Welcome to The 50, a Rhapsody scheme in which we attempt to compile the biggest, best, most historically remarkable songs of every year. Our list of 50 tracks -- presented here in no particular order, ideally flowing like a time-traveling DJ set -- has been argued over and (grudgingly) agreed upon by our full editorial staff. Please enjoy.
Welcome to an incredibly hip time. In 1959, The Isley Brothers gave us a "Shout" for the ages, while Ray Charles, in asking "What'd I Say," wanted to make sure we had developed a full appreciation for his soul declarations (as if we could help ourselves). Lloyd Price followed up his prior R&B hit "Stagger Lee" with the sheer force of his "Personality." And we also got the blues shouts of Muddy Waters and Howlin' Wolf (whose first LP, a compilation of recent Chess singles, was issued this year).
And that's before we stumble onto a blindingly genius year for jazz performances. Count 'em off: Miles Davis, Ornette Coleman, Charles Mingus, Sun Ra, Dave Brubeck and Bill Evans each released a career-defining LP in 1959. Nina Simone, Ella Fitzgerald and Sarah Vaughan notched some unforgettable performances, too.

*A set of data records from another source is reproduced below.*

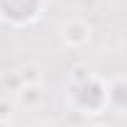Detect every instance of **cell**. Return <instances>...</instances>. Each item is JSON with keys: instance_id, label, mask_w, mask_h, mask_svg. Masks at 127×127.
Listing matches in <instances>:
<instances>
[{"instance_id": "obj_1", "label": "cell", "mask_w": 127, "mask_h": 127, "mask_svg": "<svg viewBox=\"0 0 127 127\" xmlns=\"http://www.w3.org/2000/svg\"><path fill=\"white\" fill-rule=\"evenodd\" d=\"M70 105L80 115H102L107 110V82L97 75H87L77 82H70Z\"/></svg>"}, {"instance_id": "obj_2", "label": "cell", "mask_w": 127, "mask_h": 127, "mask_svg": "<svg viewBox=\"0 0 127 127\" xmlns=\"http://www.w3.org/2000/svg\"><path fill=\"white\" fill-rule=\"evenodd\" d=\"M45 0H0V23L10 28H28L40 20Z\"/></svg>"}, {"instance_id": "obj_3", "label": "cell", "mask_w": 127, "mask_h": 127, "mask_svg": "<svg viewBox=\"0 0 127 127\" xmlns=\"http://www.w3.org/2000/svg\"><path fill=\"white\" fill-rule=\"evenodd\" d=\"M92 37V25L85 18H70L60 25V40L70 50H82Z\"/></svg>"}, {"instance_id": "obj_4", "label": "cell", "mask_w": 127, "mask_h": 127, "mask_svg": "<svg viewBox=\"0 0 127 127\" xmlns=\"http://www.w3.org/2000/svg\"><path fill=\"white\" fill-rule=\"evenodd\" d=\"M42 102H45V85L37 80L23 82L15 90V105L23 110H37V107H42Z\"/></svg>"}, {"instance_id": "obj_5", "label": "cell", "mask_w": 127, "mask_h": 127, "mask_svg": "<svg viewBox=\"0 0 127 127\" xmlns=\"http://www.w3.org/2000/svg\"><path fill=\"white\" fill-rule=\"evenodd\" d=\"M125 105H127V85L122 77H115L107 82V110L122 115Z\"/></svg>"}, {"instance_id": "obj_6", "label": "cell", "mask_w": 127, "mask_h": 127, "mask_svg": "<svg viewBox=\"0 0 127 127\" xmlns=\"http://www.w3.org/2000/svg\"><path fill=\"white\" fill-rule=\"evenodd\" d=\"M90 127H110V125H102V122H95V125H90Z\"/></svg>"}, {"instance_id": "obj_7", "label": "cell", "mask_w": 127, "mask_h": 127, "mask_svg": "<svg viewBox=\"0 0 127 127\" xmlns=\"http://www.w3.org/2000/svg\"><path fill=\"white\" fill-rule=\"evenodd\" d=\"M35 127H55V125H50V122H42V125H35Z\"/></svg>"}, {"instance_id": "obj_8", "label": "cell", "mask_w": 127, "mask_h": 127, "mask_svg": "<svg viewBox=\"0 0 127 127\" xmlns=\"http://www.w3.org/2000/svg\"><path fill=\"white\" fill-rule=\"evenodd\" d=\"M0 127H10V125H8V120H0Z\"/></svg>"}]
</instances>
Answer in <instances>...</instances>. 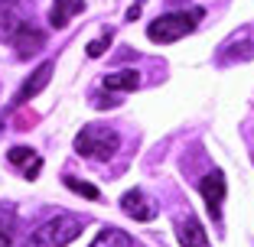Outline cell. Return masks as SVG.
<instances>
[{
  "mask_svg": "<svg viewBox=\"0 0 254 247\" xmlns=\"http://www.w3.org/2000/svg\"><path fill=\"white\" fill-rule=\"evenodd\" d=\"M65 186H68V192L82 195V198H88V202H98V198H101V189H98V186H91V182H85V179L65 176Z\"/></svg>",
  "mask_w": 254,
  "mask_h": 247,
  "instance_id": "14",
  "label": "cell"
},
{
  "mask_svg": "<svg viewBox=\"0 0 254 247\" xmlns=\"http://www.w3.org/2000/svg\"><path fill=\"white\" fill-rule=\"evenodd\" d=\"M108 46H111V33H105V36H98L95 43H88V49H85V52H88L91 59H101V55L108 52Z\"/></svg>",
  "mask_w": 254,
  "mask_h": 247,
  "instance_id": "16",
  "label": "cell"
},
{
  "mask_svg": "<svg viewBox=\"0 0 254 247\" xmlns=\"http://www.w3.org/2000/svg\"><path fill=\"white\" fill-rule=\"evenodd\" d=\"M78 231H82V218L78 215H56L49 221H43L33 234H26L23 247H65L78 238Z\"/></svg>",
  "mask_w": 254,
  "mask_h": 247,
  "instance_id": "2",
  "label": "cell"
},
{
  "mask_svg": "<svg viewBox=\"0 0 254 247\" xmlns=\"http://www.w3.org/2000/svg\"><path fill=\"white\" fill-rule=\"evenodd\" d=\"M10 46H13L16 55H23V59H26V55H36L46 46V30H39V26H33V23H23L20 30L13 33Z\"/></svg>",
  "mask_w": 254,
  "mask_h": 247,
  "instance_id": "7",
  "label": "cell"
},
{
  "mask_svg": "<svg viewBox=\"0 0 254 247\" xmlns=\"http://www.w3.org/2000/svg\"><path fill=\"white\" fill-rule=\"evenodd\" d=\"M13 225H16L13 208H0V247L13 244Z\"/></svg>",
  "mask_w": 254,
  "mask_h": 247,
  "instance_id": "15",
  "label": "cell"
},
{
  "mask_svg": "<svg viewBox=\"0 0 254 247\" xmlns=\"http://www.w3.org/2000/svg\"><path fill=\"white\" fill-rule=\"evenodd\" d=\"M23 23H30L26 0H0V43H10Z\"/></svg>",
  "mask_w": 254,
  "mask_h": 247,
  "instance_id": "4",
  "label": "cell"
},
{
  "mask_svg": "<svg viewBox=\"0 0 254 247\" xmlns=\"http://www.w3.org/2000/svg\"><path fill=\"white\" fill-rule=\"evenodd\" d=\"M176 241L180 247H209V238H205V228L195 215H186L176 228Z\"/></svg>",
  "mask_w": 254,
  "mask_h": 247,
  "instance_id": "9",
  "label": "cell"
},
{
  "mask_svg": "<svg viewBox=\"0 0 254 247\" xmlns=\"http://www.w3.org/2000/svg\"><path fill=\"white\" fill-rule=\"evenodd\" d=\"M205 16L202 7H192V10H176V13H163L147 26V39L150 43H176V39L189 36V33L199 26V20Z\"/></svg>",
  "mask_w": 254,
  "mask_h": 247,
  "instance_id": "1",
  "label": "cell"
},
{
  "mask_svg": "<svg viewBox=\"0 0 254 247\" xmlns=\"http://www.w3.org/2000/svg\"><path fill=\"white\" fill-rule=\"evenodd\" d=\"M137 16H140V3H134V7L127 10V20H137Z\"/></svg>",
  "mask_w": 254,
  "mask_h": 247,
  "instance_id": "17",
  "label": "cell"
},
{
  "mask_svg": "<svg viewBox=\"0 0 254 247\" xmlns=\"http://www.w3.org/2000/svg\"><path fill=\"white\" fill-rule=\"evenodd\" d=\"M82 10H85L82 0H53V7H49V26L53 30H65L68 20L75 13H82Z\"/></svg>",
  "mask_w": 254,
  "mask_h": 247,
  "instance_id": "11",
  "label": "cell"
},
{
  "mask_svg": "<svg viewBox=\"0 0 254 247\" xmlns=\"http://www.w3.org/2000/svg\"><path fill=\"white\" fill-rule=\"evenodd\" d=\"M118 147H121V137L108 127H95V124L82 127L78 137H75V150L85 159H111L118 153Z\"/></svg>",
  "mask_w": 254,
  "mask_h": 247,
  "instance_id": "3",
  "label": "cell"
},
{
  "mask_svg": "<svg viewBox=\"0 0 254 247\" xmlns=\"http://www.w3.org/2000/svg\"><path fill=\"white\" fill-rule=\"evenodd\" d=\"M7 159L13 166H20V169L26 172V179H30V182L36 179L39 169H43V159H39L36 150H30V147H10V150H7Z\"/></svg>",
  "mask_w": 254,
  "mask_h": 247,
  "instance_id": "10",
  "label": "cell"
},
{
  "mask_svg": "<svg viewBox=\"0 0 254 247\" xmlns=\"http://www.w3.org/2000/svg\"><path fill=\"white\" fill-rule=\"evenodd\" d=\"M199 192H202V198H205V205H209L212 218L218 221V215H222V198H225V192H228V182H225V172H222V169L209 172V176H205V179L199 182Z\"/></svg>",
  "mask_w": 254,
  "mask_h": 247,
  "instance_id": "6",
  "label": "cell"
},
{
  "mask_svg": "<svg viewBox=\"0 0 254 247\" xmlns=\"http://www.w3.org/2000/svg\"><path fill=\"white\" fill-rule=\"evenodd\" d=\"M121 208L134 218V221H153L157 218V205L143 195V189H130V192L121 195Z\"/></svg>",
  "mask_w": 254,
  "mask_h": 247,
  "instance_id": "8",
  "label": "cell"
},
{
  "mask_svg": "<svg viewBox=\"0 0 254 247\" xmlns=\"http://www.w3.org/2000/svg\"><path fill=\"white\" fill-rule=\"evenodd\" d=\"M140 88V72L137 68H121L105 75V91H137Z\"/></svg>",
  "mask_w": 254,
  "mask_h": 247,
  "instance_id": "12",
  "label": "cell"
},
{
  "mask_svg": "<svg viewBox=\"0 0 254 247\" xmlns=\"http://www.w3.org/2000/svg\"><path fill=\"white\" fill-rule=\"evenodd\" d=\"M53 72H56V62H43V65H36L30 72V78L23 82V88L16 91V98H13V107H23L26 101H33V98L39 95V91L49 85V78H53Z\"/></svg>",
  "mask_w": 254,
  "mask_h": 247,
  "instance_id": "5",
  "label": "cell"
},
{
  "mask_svg": "<svg viewBox=\"0 0 254 247\" xmlns=\"http://www.w3.org/2000/svg\"><path fill=\"white\" fill-rule=\"evenodd\" d=\"M88 247H130V234H124L121 228H101Z\"/></svg>",
  "mask_w": 254,
  "mask_h": 247,
  "instance_id": "13",
  "label": "cell"
}]
</instances>
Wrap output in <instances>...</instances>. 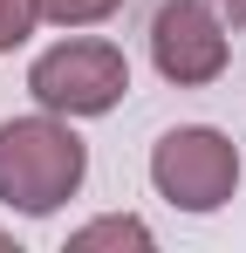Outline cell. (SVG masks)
Instances as JSON below:
<instances>
[{"mask_svg":"<svg viewBox=\"0 0 246 253\" xmlns=\"http://www.w3.org/2000/svg\"><path fill=\"white\" fill-rule=\"evenodd\" d=\"M82 178H89V144L55 110L0 124V206L28 212V219H48V212H62L82 192Z\"/></svg>","mask_w":246,"mask_h":253,"instance_id":"1","label":"cell"},{"mask_svg":"<svg viewBox=\"0 0 246 253\" xmlns=\"http://www.w3.org/2000/svg\"><path fill=\"white\" fill-rule=\"evenodd\" d=\"M28 96L55 117H110L123 96H130V62L117 42H55L28 62Z\"/></svg>","mask_w":246,"mask_h":253,"instance_id":"2","label":"cell"},{"mask_svg":"<svg viewBox=\"0 0 246 253\" xmlns=\"http://www.w3.org/2000/svg\"><path fill=\"white\" fill-rule=\"evenodd\" d=\"M151 185L178 212H219L240 192V144L212 124H178L151 144Z\"/></svg>","mask_w":246,"mask_h":253,"instance_id":"3","label":"cell"},{"mask_svg":"<svg viewBox=\"0 0 246 253\" xmlns=\"http://www.w3.org/2000/svg\"><path fill=\"white\" fill-rule=\"evenodd\" d=\"M151 62H158L164 83L178 89H205L226 76L233 48H226V21L205 7V0H164L151 14Z\"/></svg>","mask_w":246,"mask_h":253,"instance_id":"4","label":"cell"},{"mask_svg":"<svg viewBox=\"0 0 246 253\" xmlns=\"http://www.w3.org/2000/svg\"><path fill=\"white\" fill-rule=\"evenodd\" d=\"M96 247H151V226L130 212H110V219H89L82 233H69V253H96Z\"/></svg>","mask_w":246,"mask_h":253,"instance_id":"5","label":"cell"},{"mask_svg":"<svg viewBox=\"0 0 246 253\" xmlns=\"http://www.w3.org/2000/svg\"><path fill=\"white\" fill-rule=\"evenodd\" d=\"M41 21H55V28H96V21H110L123 0H35Z\"/></svg>","mask_w":246,"mask_h":253,"instance_id":"6","label":"cell"},{"mask_svg":"<svg viewBox=\"0 0 246 253\" xmlns=\"http://www.w3.org/2000/svg\"><path fill=\"white\" fill-rule=\"evenodd\" d=\"M35 21H41V7L35 0H0V55H14V48L35 35Z\"/></svg>","mask_w":246,"mask_h":253,"instance_id":"7","label":"cell"},{"mask_svg":"<svg viewBox=\"0 0 246 253\" xmlns=\"http://www.w3.org/2000/svg\"><path fill=\"white\" fill-rule=\"evenodd\" d=\"M226 14H233V28H246V0H226Z\"/></svg>","mask_w":246,"mask_h":253,"instance_id":"8","label":"cell"},{"mask_svg":"<svg viewBox=\"0 0 246 253\" xmlns=\"http://www.w3.org/2000/svg\"><path fill=\"white\" fill-rule=\"evenodd\" d=\"M0 253H21V247H14V233H7V226H0Z\"/></svg>","mask_w":246,"mask_h":253,"instance_id":"9","label":"cell"}]
</instances>
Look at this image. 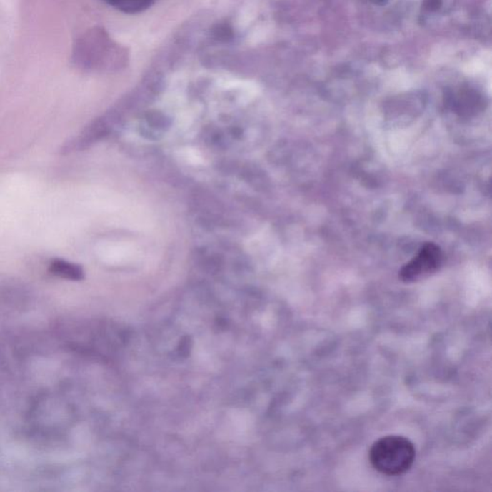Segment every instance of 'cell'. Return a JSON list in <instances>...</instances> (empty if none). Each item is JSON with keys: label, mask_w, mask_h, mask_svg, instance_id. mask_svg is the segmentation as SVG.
<instances>
[{"label": "cell", "mask_w": 492, "mask_h": 492, "mask_svg": "<svg viewBox=\"0 0 492 492\" xmlns=\"http://www.w3.org/2000/svg\"><path fill=\"white\" fill-rule=\"evenodd\" d=\"M104 1L125 12L134 13L150 6L154 0H104Z\"/></svg>", "instance_id": "4"}, {"label": "cell", "mask_w": 492, "mask_h": 492, "mask_svg": "<svg viewBox=\"0 0 492 492\" xmlns=\"http://www.w3.org/2000/svg\"><path fill=\"white\" fill-rule=\"evenodd\" d=\"M443 263V252L436 244H424L416 256L403 266L399 278L404 283H413L435 273Z\"/></svg>", "instance_id": "2"}, {"label": "cell", "mask_w": 492, "mask_h": 492, "mask_svg": "<svg viewBox=\"0 0 492 492\" xmlns=\"http://www.w3.org/2000/svg\"><path fill=\"white\" fill-rule=\"evenodd\" d=\"M50 271L57 276L68 280L79 281L84 277V271L81 266L63 260L54 261L50 265Z\"/></svg>", "instance_id": "3"}, {"label": "cell", "mask_w": 492, "mask_h": 492, "mask_svg": "<svg viewBox=\"0 0 492 492\" xmlns=\"http://www.w3.org/2000/svg\"><path fill=\"white\" fill-rule=\"evenodd\" d=\"M416 456L413 443L402 436H383L369 450L371 466L386 476L405 474L413 466Z\"/></svg>", "instance_id": "1"}]
</instances>
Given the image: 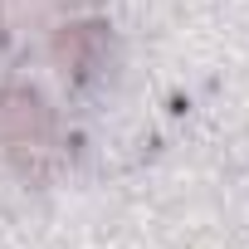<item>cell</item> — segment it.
Wrapping results in <instances>:
<instances>
[{"mask_svg": "<svg viewBox=\"0 0 249 249\" xmlns=\"http://www.w3.org/2000/svg\"><path fill=\"white\" fill-rule=\"evenodd\" d=\"M0 147H10L25 166L44 171L39 157L54 152V117L35 88H5L0 93Z\"/></svg>", "mask_w": 249, "mask_h": 249, "instance_id": "1", "label": "cell"}, {"mask_svg": "<svg viewBox=\"0 0 249 249\" xmlns=\"http://www.w3.org/2000/svg\"><path fill=\"white\" fill-rule=\"evenodd\" d=\"M98 49H103L98 25H69V30H59V39H54V59H59L64 69H73V73H88L93 59H98Z\"/></svg>", "mask_w": 249, "mask_h": 249, "instance_id": "2", "label": "cell"}]
</instances>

Rock was in transition, after Elvis' military deployment and before the British Invasion, but that doesn't mean some of the genre's best tunes weren't joyfully thrashing around. Chuck Berry's sound is more than "Almost Grown" -- in fact, it feels fully mature -- while Bo Diddley's comic routine "Say Man" has stomp to it as well as humor.
Country achieved high spirits too, from George Jones' "White Lightnin'" to Skeeter Davis' pleading before a judge to "Set Him Free." (Kitty Wells acted a bit suspicious of rowdy times on "Your Wild Life's Gonna Get You Down," though her incomparable voice still suggests an affection for the honky-tonk life.) And we didn't forget the mellow stuff, either -- tracks like Ritchie Valens' "Donna" and Frankie Avalon's "Venus" -- so take James Brown's title "Try Me" as a motto, click play on our mix and enjoy!